Verifying and Validating College ID Images
Akansh Maurya Amith P Sudhanshu Dubey
Mentor Name: Prof. Kavi Arya, Omkar Manjrekar, Andrea F
Duration of Internship: 08/05/2020−27/06/2020
** I cannot share much about the pipeline and procedure because our paper is under review.
Abstract
E-yantra organizes various competitions and MOOCs for students across India. The staff spends a significant amount of time validating ID cards uploaded by eYRC, eYIC and MOOCs participants. Through this project we present an efficient system to verify and validate college ID cards. Our approach is to identify valid college ID cards from a pool of images which may contain other photos too. This is done by a deep image classification model. To extract the textual information from the image we performed text detection and text recognition. We explored different models, evaluated their speed and accuracy for our dataset. Validation of ID card, matching of results of OCR to the ground truth, is done by a custom algorithm which uses partial string matching and fuzzy-set. Also to improve accuracy of our system we have performed some Image processing techniques of which one was to correct the orientation of Image automatically before passing through our classification and OCR model.
Overview of pipeline
The pipeline for this project consists of four-part. A classification model, that can verify the correct College ID card image from the pool of images. Before passing the Images to the text detection and recognition model, we corrected the image orientation by passing through the Rotate-Net model. The last stage of the pipeline was to match the OCR results from the ground truth to validate an ID card, this was done by the custom algorithm with fuzzy string matching. In the subsequent sections, we have compared different deep learning models, evaluated them on our dataset, and selected the appropriate to achieve maximum efficiency.
Data exploration
To build the model pipeline and define the problem statement more transparently it was important to introspect the image data we have and measure the variation. As a dataset we started with around 2000 images of which 1800 were valid college ID cards. The rest 200 images consist of aadhaar cards, pan cards, passport size photo and other random images. Most of the images in our dataset were clicked by mobile camera, thus some images were blur, low resolution, presence of background noise and randomly oriented. Many of them were end to end cropped, but it was estimated that only around 2-3 percent of images have background noise. It was estimated that around 8 percent of images were oriented at different angle
Classification Model
Every college has a unique ID card format. Some of the college ID cards were of shape, height ratio
width, 2:5, others were 5:2. Each college ID card was having a different color, different logos, in some
information was typed others were handwritten. This variation of image data made our classification
problem more complex.
However there were few features that humans can identify, every ID card was rectangular in shape, had a
passport size photo of the candidate present inside the ID card, also some textual information like Name,
Roll No., College/University Name was present. Now our task was to segregate these images. On the other
side, non-ID cards have some pattern associated with them, aadhaar cards have a lot of similar features
like the presence of Indian emblem, Indian flag colored strips, QR code, etc. So was the case for PAN
cards.
So we made our classification model with four classes, College ID cards, Aadhaar Cards, PAN cards, and
others. Others include those images which rarely occur in the dataset, mainly selfies, backgrounds, photos
of faces, etc.
Rotate-Net
We have seen that around 10 percent of images in our dataset were in the wrong orientation, specifically for our case they were orientated. ResNet model requires images to be of size 224X224X3. We resized images and also normalized them according to the mean and standard deviation of ImageNet Data set. We trained our model to thirty epochs using Adam optimizer with learning rate of 0.0001 and categorical cross-entropy loss function. With this we got accuracy of 91 percent on our validation set. To improve our accuracy we made few changes in our dataset.Every ID card has a passport size photo of the student. If we try to correct the orientation of faces present in the ID card, eventually we will correct the ID card orientation. So in our dataset we introduced the images of faces available in the open-source data repository. Our hypothesis was that extracting features of faces is easier than the text data present.
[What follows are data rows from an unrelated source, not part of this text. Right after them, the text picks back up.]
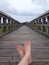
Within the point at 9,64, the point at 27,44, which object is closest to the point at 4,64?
the point at 9,64

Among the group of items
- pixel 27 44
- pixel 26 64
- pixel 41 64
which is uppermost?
pixel 27 44

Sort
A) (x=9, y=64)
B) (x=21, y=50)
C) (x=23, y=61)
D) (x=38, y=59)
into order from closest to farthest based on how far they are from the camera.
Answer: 1. (x=23, y=61)
2. (x=21, y=50)
3. (x=9, y=64)
4. (x=38, y=59)

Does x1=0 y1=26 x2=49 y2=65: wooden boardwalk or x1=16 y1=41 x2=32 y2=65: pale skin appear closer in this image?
x1=16 y1=41 x2=32 y2=65: pale skin

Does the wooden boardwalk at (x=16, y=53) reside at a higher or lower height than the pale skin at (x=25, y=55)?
lower

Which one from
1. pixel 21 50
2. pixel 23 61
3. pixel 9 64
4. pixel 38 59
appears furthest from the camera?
pixel 38 59

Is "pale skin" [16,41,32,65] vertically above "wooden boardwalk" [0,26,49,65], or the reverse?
"pale skin" [16,41,32,65]

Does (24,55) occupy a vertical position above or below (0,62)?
above

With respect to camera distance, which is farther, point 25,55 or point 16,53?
point 16,53

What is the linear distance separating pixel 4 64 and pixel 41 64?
0.57 metres

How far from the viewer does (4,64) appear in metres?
3.62

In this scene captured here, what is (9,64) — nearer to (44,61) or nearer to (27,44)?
(44,61)

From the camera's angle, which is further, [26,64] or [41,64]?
[41,64]

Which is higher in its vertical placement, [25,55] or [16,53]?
[25,55]

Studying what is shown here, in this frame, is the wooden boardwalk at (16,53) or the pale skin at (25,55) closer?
the pale skin at (25,55)
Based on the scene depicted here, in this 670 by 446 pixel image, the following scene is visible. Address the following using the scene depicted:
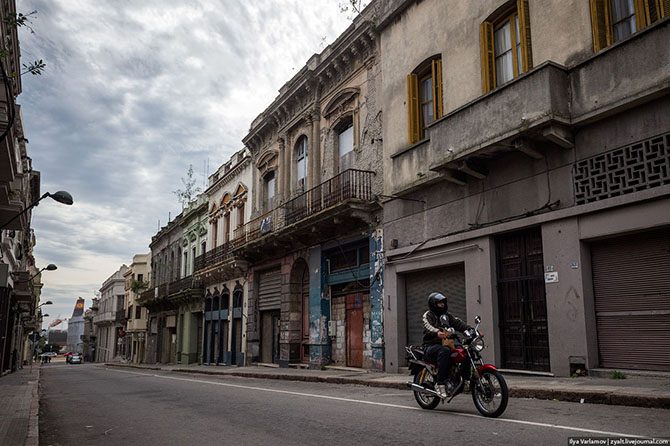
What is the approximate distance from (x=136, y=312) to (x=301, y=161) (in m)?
39.4

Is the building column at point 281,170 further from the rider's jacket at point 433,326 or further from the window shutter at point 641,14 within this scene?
the rider's jacket at point 433,326

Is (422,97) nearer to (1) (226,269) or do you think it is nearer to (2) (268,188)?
(2) (268,188)

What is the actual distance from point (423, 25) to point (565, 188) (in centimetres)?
705

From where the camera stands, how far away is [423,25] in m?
16.0

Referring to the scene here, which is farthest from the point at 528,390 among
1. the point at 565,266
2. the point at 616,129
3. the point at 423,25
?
the point at 423,25

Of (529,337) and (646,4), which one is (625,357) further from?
(646,4)

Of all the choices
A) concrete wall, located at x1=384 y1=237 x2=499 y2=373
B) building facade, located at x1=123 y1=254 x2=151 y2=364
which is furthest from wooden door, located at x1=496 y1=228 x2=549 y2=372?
building facade, located at x1=123 y1=254 x2=151 y2=364

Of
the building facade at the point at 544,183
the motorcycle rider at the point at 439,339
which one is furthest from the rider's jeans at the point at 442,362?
the building facade at the point at 544,183

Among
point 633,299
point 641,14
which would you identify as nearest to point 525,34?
point 641,14

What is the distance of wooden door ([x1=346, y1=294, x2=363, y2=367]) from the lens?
60.2ft

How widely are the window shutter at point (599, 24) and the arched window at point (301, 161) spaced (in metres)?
13.4

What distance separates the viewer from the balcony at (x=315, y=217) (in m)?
17.8

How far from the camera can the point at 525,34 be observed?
12.5 meters

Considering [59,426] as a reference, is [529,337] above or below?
above
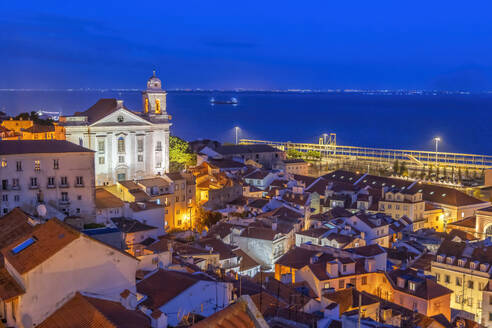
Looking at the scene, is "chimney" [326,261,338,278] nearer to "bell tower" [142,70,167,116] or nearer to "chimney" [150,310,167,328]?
"chimney" [150,310,167,328]

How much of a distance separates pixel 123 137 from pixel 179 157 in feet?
35.3

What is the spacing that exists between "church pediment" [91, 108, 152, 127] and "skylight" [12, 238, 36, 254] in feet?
94.6

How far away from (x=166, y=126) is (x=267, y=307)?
28.4 meters

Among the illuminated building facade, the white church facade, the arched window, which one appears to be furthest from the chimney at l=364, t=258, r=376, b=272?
the illuminated building facade

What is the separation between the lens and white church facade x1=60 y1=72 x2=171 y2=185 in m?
38.3

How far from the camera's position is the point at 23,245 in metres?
10.4

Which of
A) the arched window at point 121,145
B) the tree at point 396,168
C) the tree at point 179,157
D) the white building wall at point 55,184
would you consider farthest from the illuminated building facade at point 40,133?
the tree at point 396,168

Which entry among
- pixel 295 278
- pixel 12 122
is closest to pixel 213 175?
pixel 12 122

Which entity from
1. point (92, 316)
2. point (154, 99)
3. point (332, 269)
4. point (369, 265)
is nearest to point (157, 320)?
point (92, 316)

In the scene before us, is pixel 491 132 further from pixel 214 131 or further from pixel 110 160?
pixel 110 160

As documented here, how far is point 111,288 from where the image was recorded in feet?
35.0

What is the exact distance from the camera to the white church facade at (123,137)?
38344 millimetres

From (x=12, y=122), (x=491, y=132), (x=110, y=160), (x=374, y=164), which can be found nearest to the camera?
(x=110, y=160)

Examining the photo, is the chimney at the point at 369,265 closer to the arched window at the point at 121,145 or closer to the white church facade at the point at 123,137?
the white church facade at the point at 123,137
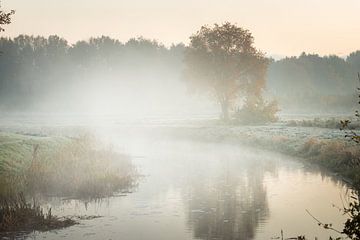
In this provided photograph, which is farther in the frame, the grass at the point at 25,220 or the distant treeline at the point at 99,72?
the distant treeline at the point at 99,72

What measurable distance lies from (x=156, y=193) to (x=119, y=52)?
147m

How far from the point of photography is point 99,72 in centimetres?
15850

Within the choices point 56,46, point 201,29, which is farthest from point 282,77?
point 201,29

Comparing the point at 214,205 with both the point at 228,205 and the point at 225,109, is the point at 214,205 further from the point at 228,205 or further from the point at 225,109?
the point at 225,109

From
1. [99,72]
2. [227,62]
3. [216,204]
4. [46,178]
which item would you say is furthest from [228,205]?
[99,72]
Text detection and Recognition
Results of OCR
Fuzzy String Matching
The word fuzzy means something that is difficult to understand and explain precisely. In the context of
string matching, fuzzy string matching implies imprecise or approximate string matching. Thus, rather than
a strict true or false, fuzzy string matching would tell how similar are the two given strings.
In this project, we have employed fuzzy string matching to match the text recognised from the ID card to
the information given by students while registering. The reasons for using fuzzy string matching rather
than an exact string matching are as follow:
The text recognition model isn't 100% reliable and so it may make mistakes. An exact string matching
would fail in this scenario, while the fuzzy one would give some score of similarity
- Students may enter information which is logically the same as that on their ID card but is not literally the same. As an example, students often interchange "Engineering" with "Engg." and vice versa. They are not the exact same string but have the same meaning.
- Thus, using fuzzy string matching makes this ID card validation robust and close to the real world.